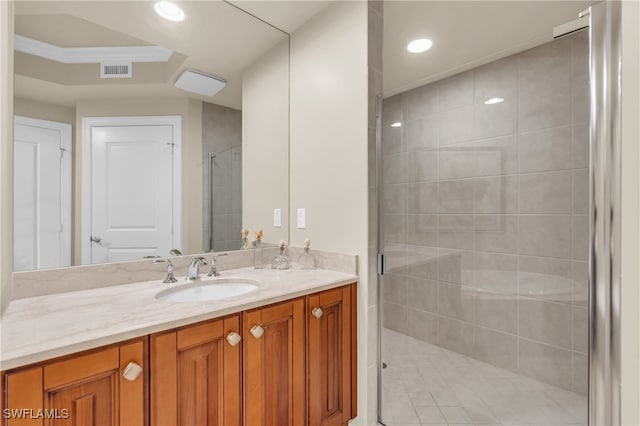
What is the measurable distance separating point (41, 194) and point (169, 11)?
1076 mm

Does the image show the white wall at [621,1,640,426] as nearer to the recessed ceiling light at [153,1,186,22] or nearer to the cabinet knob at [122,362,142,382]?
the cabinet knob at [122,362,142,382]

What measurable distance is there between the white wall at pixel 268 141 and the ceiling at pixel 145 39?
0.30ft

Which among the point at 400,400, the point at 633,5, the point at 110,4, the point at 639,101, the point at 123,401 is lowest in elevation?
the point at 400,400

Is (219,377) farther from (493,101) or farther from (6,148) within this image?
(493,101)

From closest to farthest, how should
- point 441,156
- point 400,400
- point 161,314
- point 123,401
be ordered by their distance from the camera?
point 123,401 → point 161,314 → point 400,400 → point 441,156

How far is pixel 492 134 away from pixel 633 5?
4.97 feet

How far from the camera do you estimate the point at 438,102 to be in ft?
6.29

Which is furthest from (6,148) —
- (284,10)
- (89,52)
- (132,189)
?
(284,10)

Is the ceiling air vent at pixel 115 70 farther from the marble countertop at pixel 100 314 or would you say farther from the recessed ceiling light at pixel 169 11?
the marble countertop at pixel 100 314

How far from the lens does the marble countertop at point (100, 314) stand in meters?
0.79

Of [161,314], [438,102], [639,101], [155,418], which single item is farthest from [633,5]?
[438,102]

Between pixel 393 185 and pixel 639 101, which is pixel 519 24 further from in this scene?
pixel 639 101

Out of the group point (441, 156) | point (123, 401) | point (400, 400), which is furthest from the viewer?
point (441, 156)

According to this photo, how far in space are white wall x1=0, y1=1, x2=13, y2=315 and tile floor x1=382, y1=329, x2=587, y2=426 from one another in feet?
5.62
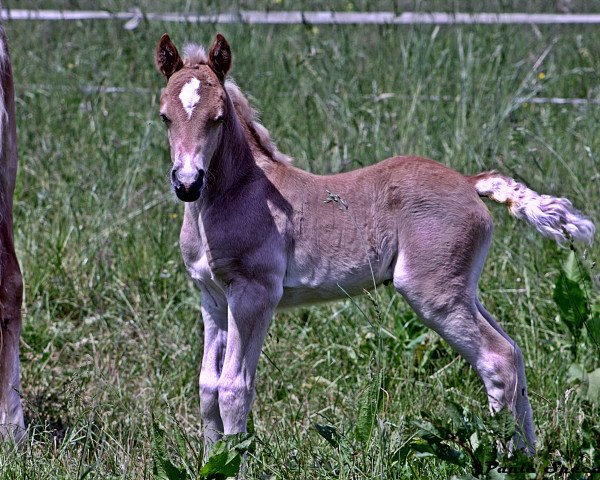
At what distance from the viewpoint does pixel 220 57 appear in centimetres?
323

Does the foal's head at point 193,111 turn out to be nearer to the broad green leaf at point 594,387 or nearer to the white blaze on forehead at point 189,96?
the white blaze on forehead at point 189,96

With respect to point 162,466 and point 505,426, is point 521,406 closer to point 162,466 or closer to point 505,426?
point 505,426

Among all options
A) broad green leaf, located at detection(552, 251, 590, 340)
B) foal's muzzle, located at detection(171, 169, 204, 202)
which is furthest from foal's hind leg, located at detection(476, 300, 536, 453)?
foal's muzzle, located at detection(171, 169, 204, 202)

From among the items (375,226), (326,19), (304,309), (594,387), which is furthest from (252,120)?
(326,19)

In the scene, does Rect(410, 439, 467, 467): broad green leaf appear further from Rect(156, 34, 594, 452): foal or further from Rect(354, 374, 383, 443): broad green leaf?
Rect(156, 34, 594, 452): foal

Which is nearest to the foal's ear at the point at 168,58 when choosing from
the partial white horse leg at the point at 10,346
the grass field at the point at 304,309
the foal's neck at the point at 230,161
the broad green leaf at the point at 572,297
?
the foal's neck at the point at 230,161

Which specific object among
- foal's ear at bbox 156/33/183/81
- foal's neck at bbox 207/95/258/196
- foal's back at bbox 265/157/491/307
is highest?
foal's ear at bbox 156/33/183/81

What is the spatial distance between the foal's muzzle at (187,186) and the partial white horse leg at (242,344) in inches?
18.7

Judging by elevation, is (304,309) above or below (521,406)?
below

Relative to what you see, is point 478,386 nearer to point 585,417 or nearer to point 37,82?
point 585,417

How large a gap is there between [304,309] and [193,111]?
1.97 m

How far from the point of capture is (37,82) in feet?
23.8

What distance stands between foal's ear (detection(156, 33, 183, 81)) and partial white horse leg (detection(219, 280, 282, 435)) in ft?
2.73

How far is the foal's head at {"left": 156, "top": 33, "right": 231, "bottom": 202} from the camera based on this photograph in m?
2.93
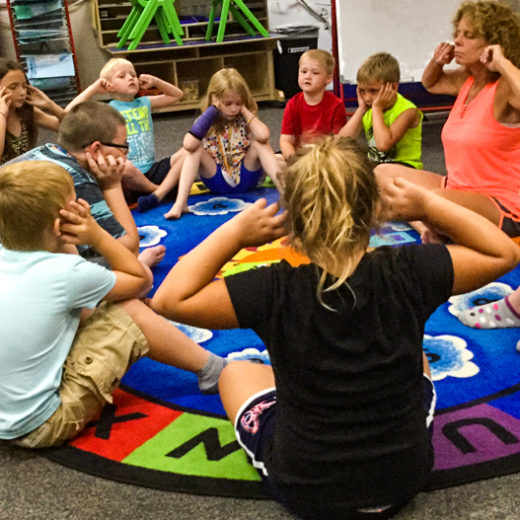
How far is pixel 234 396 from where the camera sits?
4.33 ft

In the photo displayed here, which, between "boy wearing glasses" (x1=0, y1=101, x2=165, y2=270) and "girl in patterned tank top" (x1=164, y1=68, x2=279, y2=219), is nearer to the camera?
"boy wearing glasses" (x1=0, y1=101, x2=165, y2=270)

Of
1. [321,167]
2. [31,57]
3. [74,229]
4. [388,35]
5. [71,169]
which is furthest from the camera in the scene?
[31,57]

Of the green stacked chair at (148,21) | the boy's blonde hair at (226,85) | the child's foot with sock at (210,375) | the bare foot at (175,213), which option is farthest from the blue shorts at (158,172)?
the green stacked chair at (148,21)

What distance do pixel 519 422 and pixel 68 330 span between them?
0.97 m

________

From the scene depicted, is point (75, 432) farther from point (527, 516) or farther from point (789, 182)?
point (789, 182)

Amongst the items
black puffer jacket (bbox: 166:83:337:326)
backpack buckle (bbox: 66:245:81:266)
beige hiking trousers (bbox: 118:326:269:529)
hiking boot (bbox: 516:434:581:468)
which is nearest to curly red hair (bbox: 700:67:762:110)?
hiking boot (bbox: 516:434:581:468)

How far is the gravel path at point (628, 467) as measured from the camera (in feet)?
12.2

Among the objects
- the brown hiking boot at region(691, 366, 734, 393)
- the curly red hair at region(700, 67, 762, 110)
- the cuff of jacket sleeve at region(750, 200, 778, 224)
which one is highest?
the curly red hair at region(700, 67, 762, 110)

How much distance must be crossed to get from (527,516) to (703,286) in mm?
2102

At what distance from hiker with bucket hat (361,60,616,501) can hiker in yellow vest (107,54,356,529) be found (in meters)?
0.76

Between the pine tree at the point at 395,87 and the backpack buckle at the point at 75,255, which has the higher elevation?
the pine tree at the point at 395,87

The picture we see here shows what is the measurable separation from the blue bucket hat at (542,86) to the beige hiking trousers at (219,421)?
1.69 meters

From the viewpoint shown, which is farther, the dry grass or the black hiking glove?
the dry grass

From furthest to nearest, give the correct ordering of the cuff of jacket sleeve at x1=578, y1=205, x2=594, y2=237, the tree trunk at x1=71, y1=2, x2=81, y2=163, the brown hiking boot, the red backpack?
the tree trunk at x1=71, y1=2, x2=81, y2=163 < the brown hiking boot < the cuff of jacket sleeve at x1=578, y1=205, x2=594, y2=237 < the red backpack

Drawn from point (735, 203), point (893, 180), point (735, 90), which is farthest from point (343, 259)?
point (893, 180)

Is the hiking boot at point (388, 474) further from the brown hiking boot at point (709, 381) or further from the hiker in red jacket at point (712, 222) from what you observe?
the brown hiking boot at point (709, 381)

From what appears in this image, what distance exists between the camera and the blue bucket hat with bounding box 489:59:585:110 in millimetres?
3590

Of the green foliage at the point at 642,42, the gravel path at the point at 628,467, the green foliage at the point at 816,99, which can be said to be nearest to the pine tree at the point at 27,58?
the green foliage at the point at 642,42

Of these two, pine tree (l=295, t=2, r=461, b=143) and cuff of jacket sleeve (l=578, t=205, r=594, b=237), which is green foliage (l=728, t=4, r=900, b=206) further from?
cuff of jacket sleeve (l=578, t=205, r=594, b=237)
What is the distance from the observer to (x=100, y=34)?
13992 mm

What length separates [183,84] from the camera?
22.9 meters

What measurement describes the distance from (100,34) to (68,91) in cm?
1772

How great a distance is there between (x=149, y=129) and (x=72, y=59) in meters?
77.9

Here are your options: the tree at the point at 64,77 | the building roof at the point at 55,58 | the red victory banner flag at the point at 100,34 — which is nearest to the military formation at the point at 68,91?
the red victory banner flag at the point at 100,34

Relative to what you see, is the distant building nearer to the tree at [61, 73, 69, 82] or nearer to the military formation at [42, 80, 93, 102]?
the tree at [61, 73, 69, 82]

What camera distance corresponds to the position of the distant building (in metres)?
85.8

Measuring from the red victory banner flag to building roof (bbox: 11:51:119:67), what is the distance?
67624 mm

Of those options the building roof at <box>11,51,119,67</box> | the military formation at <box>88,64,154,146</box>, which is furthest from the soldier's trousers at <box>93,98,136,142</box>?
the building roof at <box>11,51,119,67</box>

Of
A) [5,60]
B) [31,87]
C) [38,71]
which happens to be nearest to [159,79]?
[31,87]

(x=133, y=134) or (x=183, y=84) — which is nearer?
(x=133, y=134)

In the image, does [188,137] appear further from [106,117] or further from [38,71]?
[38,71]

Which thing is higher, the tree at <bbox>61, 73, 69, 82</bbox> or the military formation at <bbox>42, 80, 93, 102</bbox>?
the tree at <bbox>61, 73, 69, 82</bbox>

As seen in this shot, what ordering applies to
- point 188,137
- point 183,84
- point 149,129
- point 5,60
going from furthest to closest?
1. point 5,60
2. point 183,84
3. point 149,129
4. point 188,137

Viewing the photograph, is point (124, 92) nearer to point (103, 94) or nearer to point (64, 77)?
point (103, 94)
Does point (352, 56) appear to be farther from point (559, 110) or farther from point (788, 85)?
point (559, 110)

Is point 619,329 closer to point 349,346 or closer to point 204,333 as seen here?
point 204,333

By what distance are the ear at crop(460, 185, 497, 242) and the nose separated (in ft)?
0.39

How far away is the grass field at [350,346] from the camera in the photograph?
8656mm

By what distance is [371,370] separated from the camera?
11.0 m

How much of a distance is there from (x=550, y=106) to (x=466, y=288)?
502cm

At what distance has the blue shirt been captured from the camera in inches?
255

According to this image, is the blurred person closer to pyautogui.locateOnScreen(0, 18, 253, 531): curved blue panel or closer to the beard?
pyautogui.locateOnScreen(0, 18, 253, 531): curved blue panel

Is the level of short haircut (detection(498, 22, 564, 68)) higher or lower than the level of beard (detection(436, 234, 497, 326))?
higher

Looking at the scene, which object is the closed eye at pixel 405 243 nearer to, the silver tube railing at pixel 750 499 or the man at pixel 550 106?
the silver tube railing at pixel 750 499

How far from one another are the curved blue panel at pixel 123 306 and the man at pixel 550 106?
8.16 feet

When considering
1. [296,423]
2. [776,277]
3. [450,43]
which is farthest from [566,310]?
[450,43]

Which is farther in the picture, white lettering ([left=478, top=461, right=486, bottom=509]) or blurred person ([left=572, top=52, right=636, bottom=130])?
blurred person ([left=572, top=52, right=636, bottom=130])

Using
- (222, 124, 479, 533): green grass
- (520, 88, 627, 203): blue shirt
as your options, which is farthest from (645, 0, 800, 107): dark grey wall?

________

§ Written exercise: Take the lines of the records from the one containing "Which among the" through the one containing "point 123,401 →", inclusive, and write them out again with "elevation" changed to "height" and nothing else altered.

§ Task solution:
Which among the point at 400,400, the point at 633,5, the point at 110,4, the point at 639,101, the point at 123,401 is lowest in height?
the point at 400,400

Is (219,377) farther from (493,101) or farther from (6,148) within this image?
(493,101)

From closest to farthest, how should
- point 441,156
- point 400,400
- point 161,314
- point 123,401
be ordered by their distance from the camera?
point 123,401 → point 161,314 → point 400,400 → point 441,156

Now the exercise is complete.